Applied to the skin, chemical peeling consists of the process of applying trichloroacetic acid to the skin, in concentrations from 15 to 50%, to destroy the epidermal layer and - depending on the concentration used – a part of the dermis for the purpose of stimulating dermo-epidermical regeneration.

The technique, efficient for exfoliating the layers of skin and activating the formation of a new epidermis, is particularly indicated for face, décolleté, limbs and hands.

Trichloroacetic Acid is used because it is able to destroy the epidermis without provoking the absorption of toxins, and forms a lesion that heals easily through skin regeneration in 7-10 days.

Chemical peeling treatment is recommended for photo-aged skin, surface blemishes, uncomplicated lesions from acne, fine wrinkles, stretchmarks and ephelides.

The exfoliating agent acts at different levels depending on concentration, quantity and length of time the solution is left on, producing successful results on the skin, such as:
  • improvement of skin texture
  • reduction of discolouration and pigmented lesions
  • reduction of wrinkles and scars
  • alteration of pore dimensions
  • stretchmark masking
Before undergoing treatment it is best to avoid exposure to the sun, electric hair removal and face cleansing operations using cosmetic products. You should instead prepare your skin using a retinal/glycolic acid-based cream and a moisturiser.
For anyone suffering from labial herpes it is essential to follow the related precautions.
The peeling operation consists of different phases, such as:
  • skin preparation using a cleansing solution
  • acid application to areas, resulting in a hot burning sensation
  • rinsing after established time
  • application of final dressing and ointment
After treatment, you must wash your face twice a day with cold water - adding a teaspoon of vinegar – and then dab dry.

Treated skin must be medicated with an oily solution, such as white stringy vaseline, and an antibiotic cream to keep skin moist.
In the days following treatment, the dead skin begins to come away and swelling may appear in the form of oedema, however this should not cause alarm.
The best advice for this period is to keep face movements to a minimum, and to sleep with your head in a raised position.

To avoid complications, it is essential that you allow exfoliation to follow its natural course, without intervening to peel away strips of skin or scabs arbitrarily that could result in scarring.

During the healing period it is best to avoid any kind of physical effort or sweating, so as not to compromise the normal regeneration process.

When exfoliation has completed, the skin appears pink-red, shiny and sensitive, and should be cared for with moisturising creams.
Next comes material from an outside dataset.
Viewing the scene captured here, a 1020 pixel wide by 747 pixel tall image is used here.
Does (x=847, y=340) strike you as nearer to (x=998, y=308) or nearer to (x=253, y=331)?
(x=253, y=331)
The redness disappears in 2 to 4 weeks. Makeup can be applied 2-3 days after the skin has regenerated. For at least 8 weeks, a total sun screen must be used when exposing your skin to the sun.

Once the skin’s normal colour returns, it can be subjected to a new treatment only after 3 to 4 months.

Complications that may appear following peeling include:
  • burning sensation
  • more evident acne lesions
  • bullous eruption
  • bacterial infections
  • scarring
All these undesirable side-effects disappear in a short time and do not result in serious or permanent damage.